>> Begin Page text

I’m glad you see it that way. I feel like Julia is at a bit of a crossroad point in terms of interoperability and usage. Is the goal to have everyone writing Julia? If Julia is compiled statically, will it use C-like interfaces, or something more advanced? Is the plan of Julia to interface easily with other languages, or will it be a walled garden exclusive to Julia developers?

certik · October 20, 2022, 3:28pm

@heltonmc I apologize for some of the remarks in this thread. Everybody, please let’s not do remarks regarding JuliaComputing. If you want to make such remarks, then you can do it at their forum. This forum is about Fortran.

awvwgk · October 23, 2022, 8:19am

13 posts were split to a new topic: Using Julia libraries in Fortran with StaticCompiler.jl

heltonmc · October 20, 2022, 9:34pm

Thank you for putting that together, the Compiler Explorer link was incredibly helpful. It is interesting to see the difference the two compilers output there and how that compares to Julia. The instructions look similar between the two compilers but the way it is evaluating the rational function appears to be different (please correct me if I’m wrong). The evaluation by ifx 2022.1.0 evaluates the first polynomial and then moves onto the second whereas the gfortran 7.3 evaluates the unrolled version of both going back and forth between each term in the separate polynomials.

Both compilers give vmadd213ss instructions it is just ordered a bit different. I would imagine the gfortran to be slightly better? But that should be tested. The only difference between the Julia code instruction is that it gives vfmadd213pd (on my computer so might be different). It should also be mentioned that Julia has moved away from the macro version and the evalpoly that Bessels.jl uses is a function where we rely on the compiler to do the unrolling. But I think there are two things that could explain the 2-3x faster than the Cephes library in addition to the overhead of the function call.

Of course, unrolling it like you have in the Fortran code is the first that will bring that difference down. The loopy version in the Cephes library is clearly not optimal. But the second thing might be even more costly to the Cephes library as the rational function is actually evaluated by two separate functions. Horner’s scheme is pretty latency bound (have to wait for one multiply to be down to go to next) but the evaluation of the rational function can be done simultaneously. As in P(x)/Q(x) should be able to exploit SIMD instructions fairly well to reduce the time by half (if the lengths of P and Q are similar).

>> End Page text

■ **Requirements**:
Quote the compiler forum thread, starting at the words "I’m glad you" and ending after the words "is about Fortran.". Use only the compiler forum thread above as your source.

>> Begin Data provided

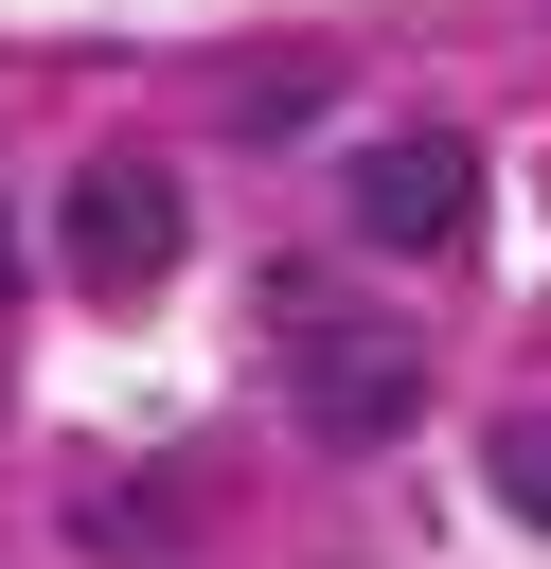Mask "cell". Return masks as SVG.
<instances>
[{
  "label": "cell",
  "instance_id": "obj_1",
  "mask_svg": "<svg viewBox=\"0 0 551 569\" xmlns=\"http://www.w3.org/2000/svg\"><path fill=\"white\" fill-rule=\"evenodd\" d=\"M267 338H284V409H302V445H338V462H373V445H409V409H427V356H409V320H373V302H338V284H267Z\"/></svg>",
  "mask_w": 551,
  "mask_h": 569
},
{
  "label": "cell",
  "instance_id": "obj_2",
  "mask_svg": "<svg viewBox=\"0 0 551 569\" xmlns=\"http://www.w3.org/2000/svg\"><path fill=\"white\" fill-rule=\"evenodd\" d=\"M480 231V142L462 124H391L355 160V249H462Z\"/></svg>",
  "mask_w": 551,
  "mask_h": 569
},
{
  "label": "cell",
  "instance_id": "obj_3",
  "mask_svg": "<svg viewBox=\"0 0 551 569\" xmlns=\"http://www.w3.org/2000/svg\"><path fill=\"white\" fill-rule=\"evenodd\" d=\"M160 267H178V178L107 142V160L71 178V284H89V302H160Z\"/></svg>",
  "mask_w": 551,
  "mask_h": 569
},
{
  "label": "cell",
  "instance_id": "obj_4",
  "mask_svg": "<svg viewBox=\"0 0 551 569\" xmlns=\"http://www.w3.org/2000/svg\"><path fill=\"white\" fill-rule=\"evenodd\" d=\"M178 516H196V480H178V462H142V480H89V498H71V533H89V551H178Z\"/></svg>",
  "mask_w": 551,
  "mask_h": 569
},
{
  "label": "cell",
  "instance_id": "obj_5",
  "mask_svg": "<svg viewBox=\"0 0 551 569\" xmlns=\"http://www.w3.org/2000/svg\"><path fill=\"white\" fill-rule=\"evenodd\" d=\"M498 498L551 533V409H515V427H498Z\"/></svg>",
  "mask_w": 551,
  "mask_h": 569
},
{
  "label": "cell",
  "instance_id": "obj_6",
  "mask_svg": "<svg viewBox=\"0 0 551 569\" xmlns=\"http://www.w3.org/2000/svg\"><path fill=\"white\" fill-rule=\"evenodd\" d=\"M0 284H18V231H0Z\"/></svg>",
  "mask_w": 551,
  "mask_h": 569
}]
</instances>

>> End Data provided
>> Begin Data provided

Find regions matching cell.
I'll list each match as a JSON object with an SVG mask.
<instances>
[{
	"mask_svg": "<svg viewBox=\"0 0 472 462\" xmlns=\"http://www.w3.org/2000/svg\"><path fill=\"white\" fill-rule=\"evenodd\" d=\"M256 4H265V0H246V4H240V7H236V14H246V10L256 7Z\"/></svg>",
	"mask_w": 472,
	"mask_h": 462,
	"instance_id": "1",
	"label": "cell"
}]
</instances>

>> End Data provided

■ **Output for this exercise**:
I’m glad you see it that way. I feel like Julia is at a bit of a crossroad point in terms of interoperability and usage. Is the goal to have everyone writing Julia? If Julia is compiled statically, will it use C-like interfaces, or something more advanced? Is the plan of Julia to interface easily with other languages, or will it be a walled garden exclusive to Julia developers?

certik · October 20, 2022, 3:28pm

@heltonmc I apologize for some of the remarks in this thread. Everybody, please let’s not do remarks regarding JuliaComputing. If you want to make such remarks, then you can do it at their forum. This forum is about Fortran.